What you copy should be the lines from the one with "order: Artiodactyla" through the end of the entries, word for word. Omit the pictures.

++++++++++

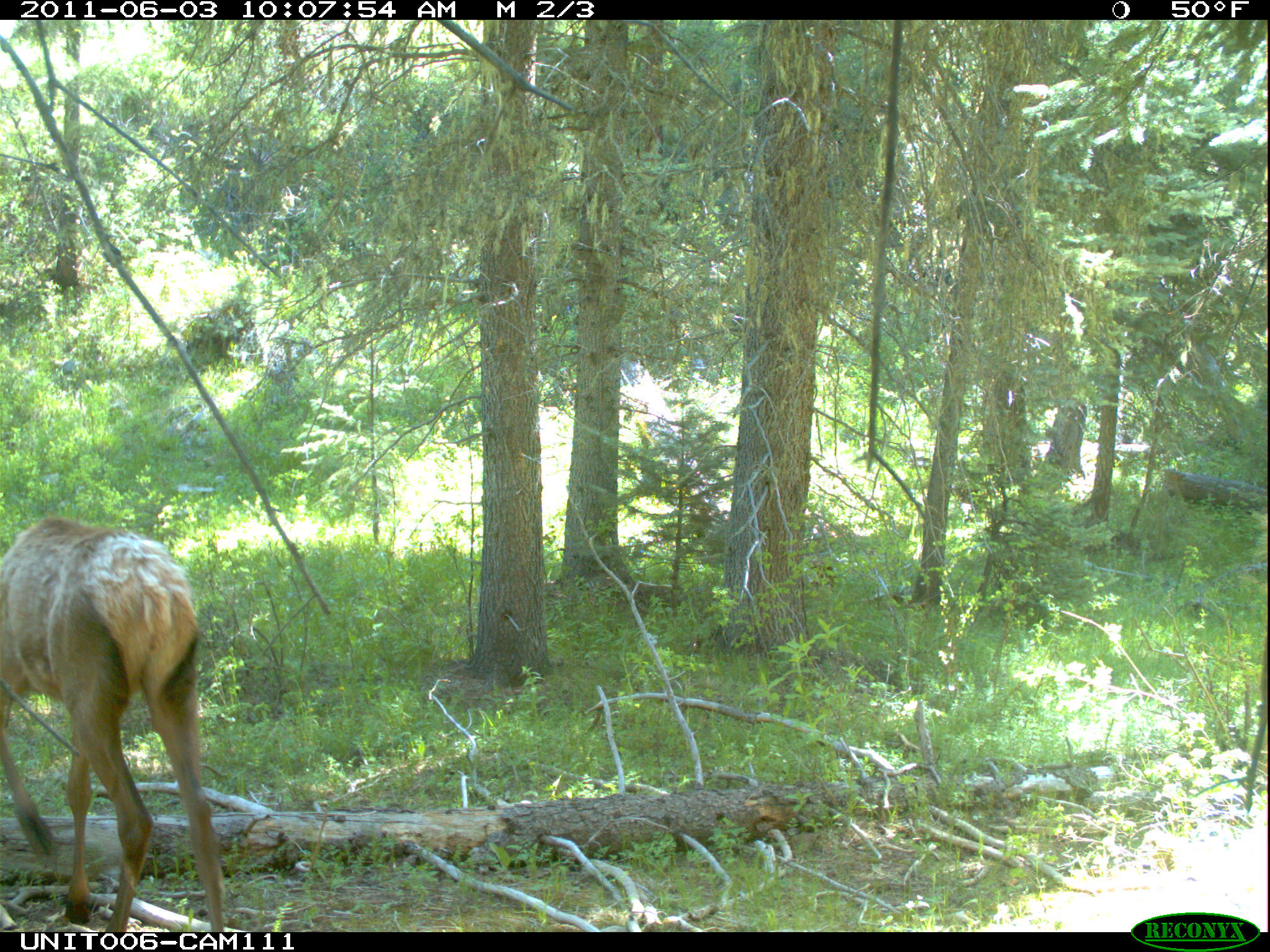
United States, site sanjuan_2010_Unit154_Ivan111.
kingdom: Animalia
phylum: Chordata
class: Mammalia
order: Artiodactyla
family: Cervidae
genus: Cervus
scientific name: Cervus elaphus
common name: red deer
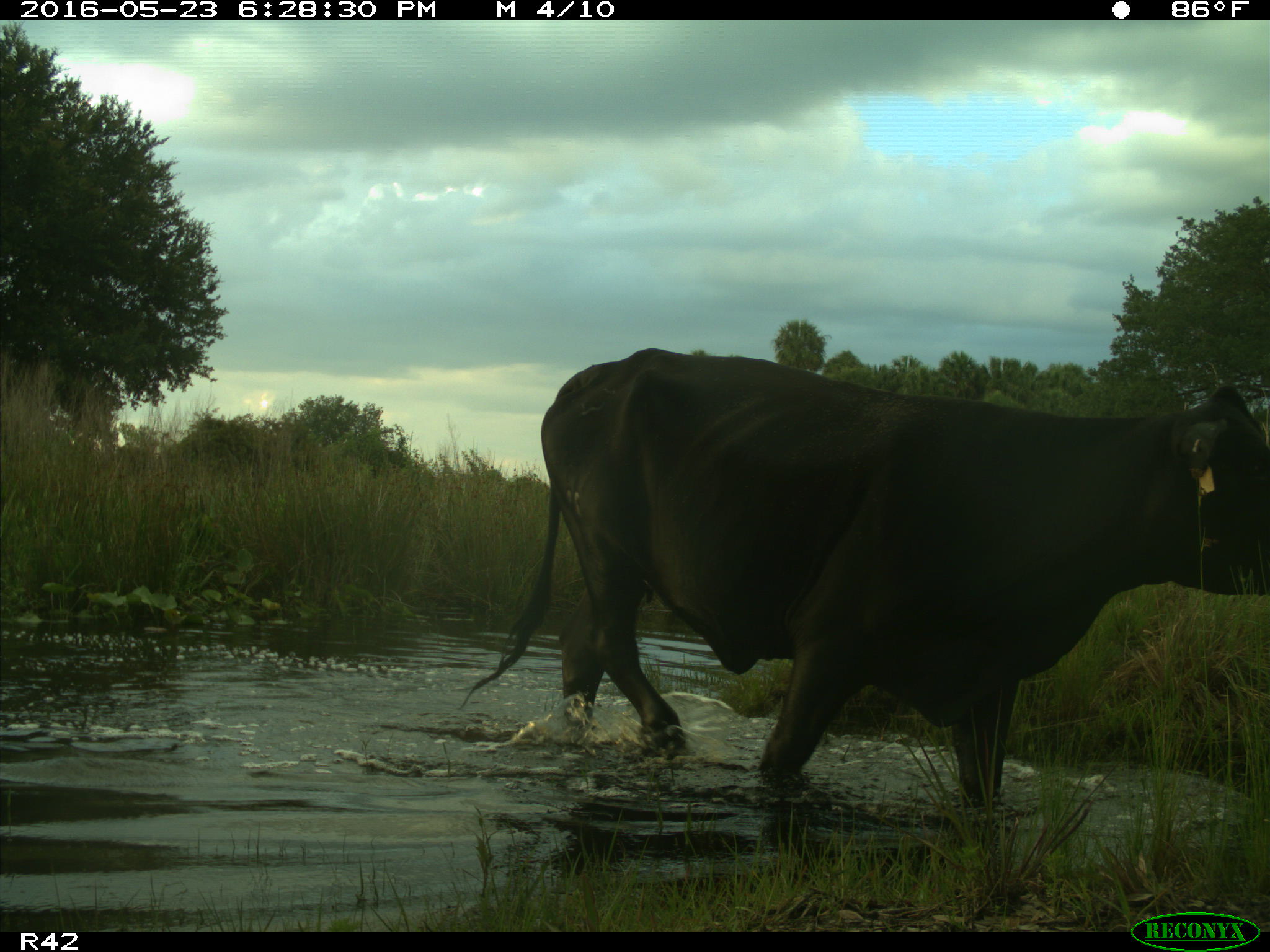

++++++++++

Final answer ->
order: Artiodactyla
family: Cervidae
genus: Cervus
scientific name: Cervus elaphus
common name: red deer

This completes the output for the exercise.